Folk etymology (народна етимологія; narodna etymolohiia). A treatment of words (mostly foreign) whose morphological structure does not fit into the existing pattern of a given language. In folk etymology a part or several parts of an ‘abnormal’ word undergo a modification, being replaced by similar-sounding morphemes of that language. By the same token the rest of the word, even if it remains semantically obscure, acquires the function of a ‘normal’ morpheme. For example, as represented by Chuvash, a Turkic word, vismen (measure), was modified in Ukrainian into bezmin ([a kind of] steelyard), with the ‘prefix’ bez- (without) and the ‘root’ -min- (change) compatible with Ukrainian prefixes and roots both structurally (consonant + vowel + consonant) and semantically (correct scale, scale without cheat). In čavun (cast iron), also based on a Turkic word (cf Chuvash tšugun), a ‘root,’ čav- as in čavyty (crush), was introduced, thus isolating a ‘suffix’ -un, devoid in this word of any semantic function, but fitting into a typical structure of Ukrainian suffixes (vowel + consonant).

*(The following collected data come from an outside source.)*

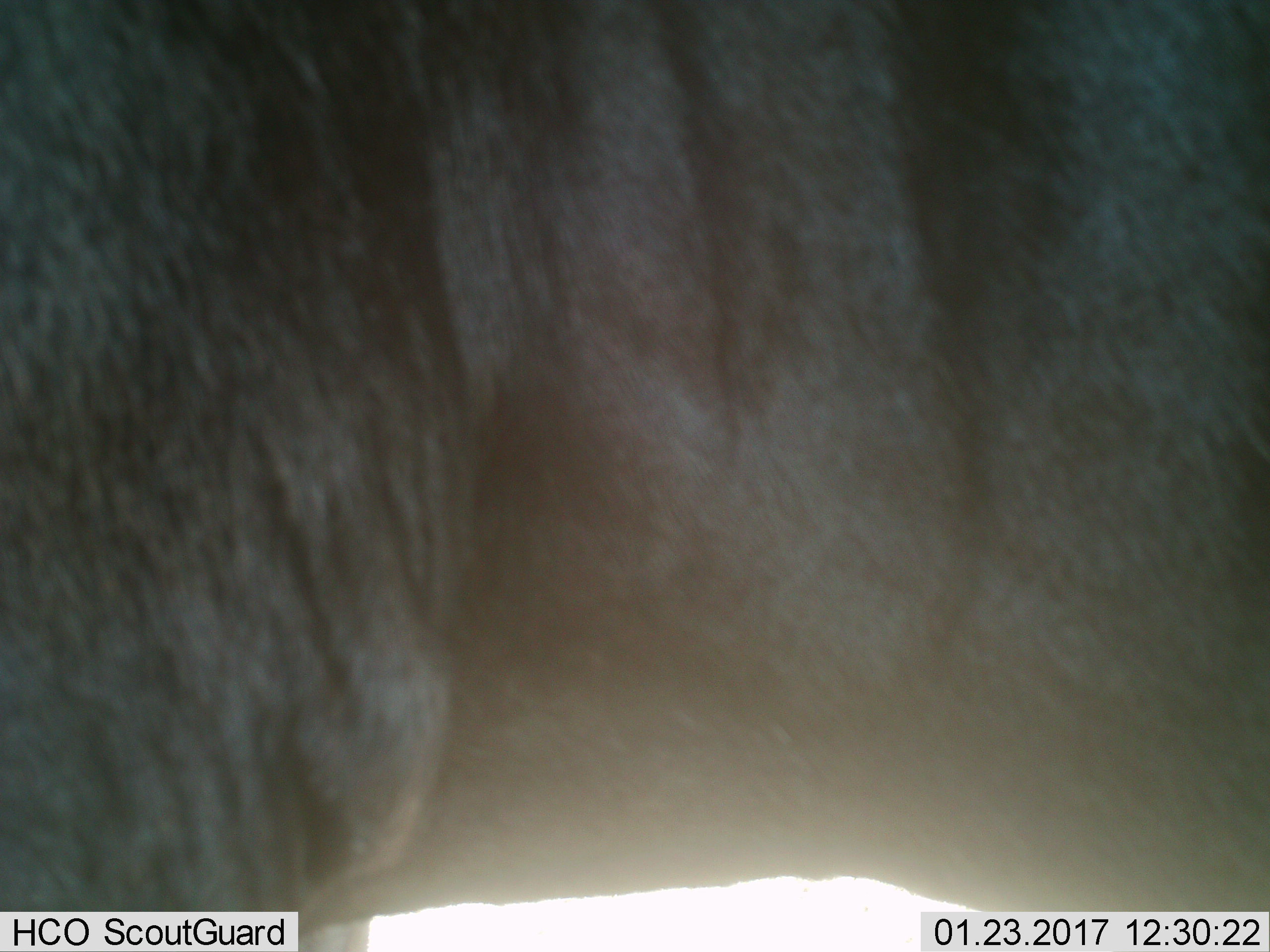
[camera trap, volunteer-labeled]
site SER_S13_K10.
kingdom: Animalia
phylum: Chordata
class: Mammalia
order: Artiodactyla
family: Bovidae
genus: Connochaetes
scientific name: Connochaetes taurinus taurinus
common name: blue wildebeest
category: wildebeestblue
Wildebeestblue (blue wildebeest) (Connochaetes taurinus taurinus), count 1. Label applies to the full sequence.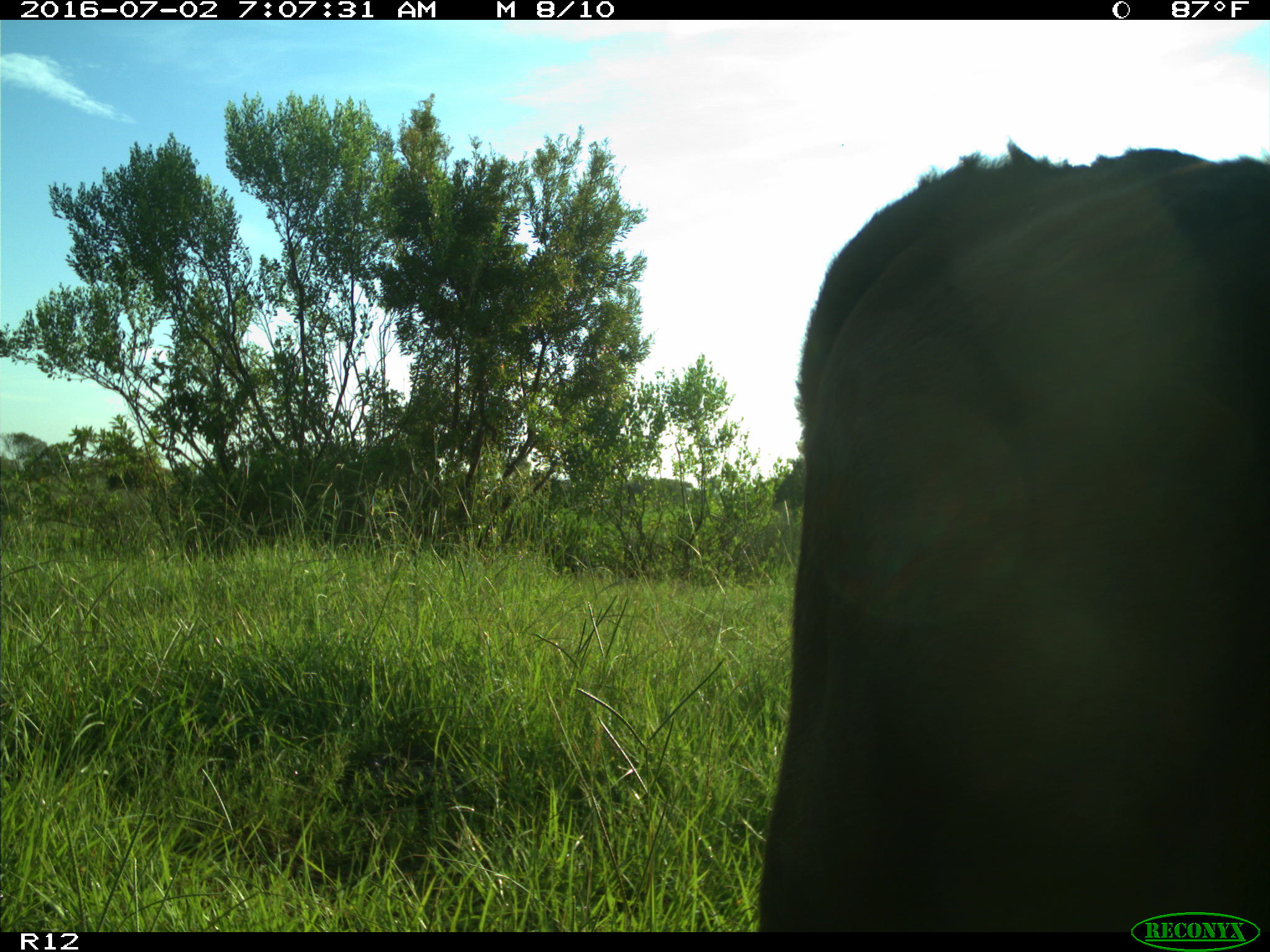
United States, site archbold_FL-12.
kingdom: Animalia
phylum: Chordata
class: Mammalia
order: Artiodactyla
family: Bovidae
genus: Bos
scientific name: Bos taurus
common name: domestic cow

Being an important device in the naturalization of loanwords, folk etymology was, in Old and Middle Ukrainian language, broadly applied to words and names of Germanic and Turkic origin. An example of the former is barvinok (periwinkle), with a historically ‘false’ root, barv(a) (color). It came originally from the Latin word, pervinca, through the German Bärwinkel (where it was folk-etymologized into a ‘compound’ word—Bär [bear] and Winkel [corner]) and the Polish barwinek. In the case of words borrowed through written channels and used primarily by intellectuals, folk etymology is mostly resisted. In Old and Middle Ukrainian this applies to most words of Greek (see Hellenisms) and Church Slavonic origin. Folk etymology in such words is more often than not limited to the speech of the uneducated and, if used in literary work, serves as a comic device to ridicule the ‘low’ language of the common people (hence the very name folk etymology). Such usage may be found in satiric and humoristic genres and is especially typical of the ‘low genres’ of the classical school; an example is krutopopy (literally, stern priest), from the Greek protopapas (archpriest) in Ivan Kotliarevsky's travesty of the Aeneid (Eneïda, 1798).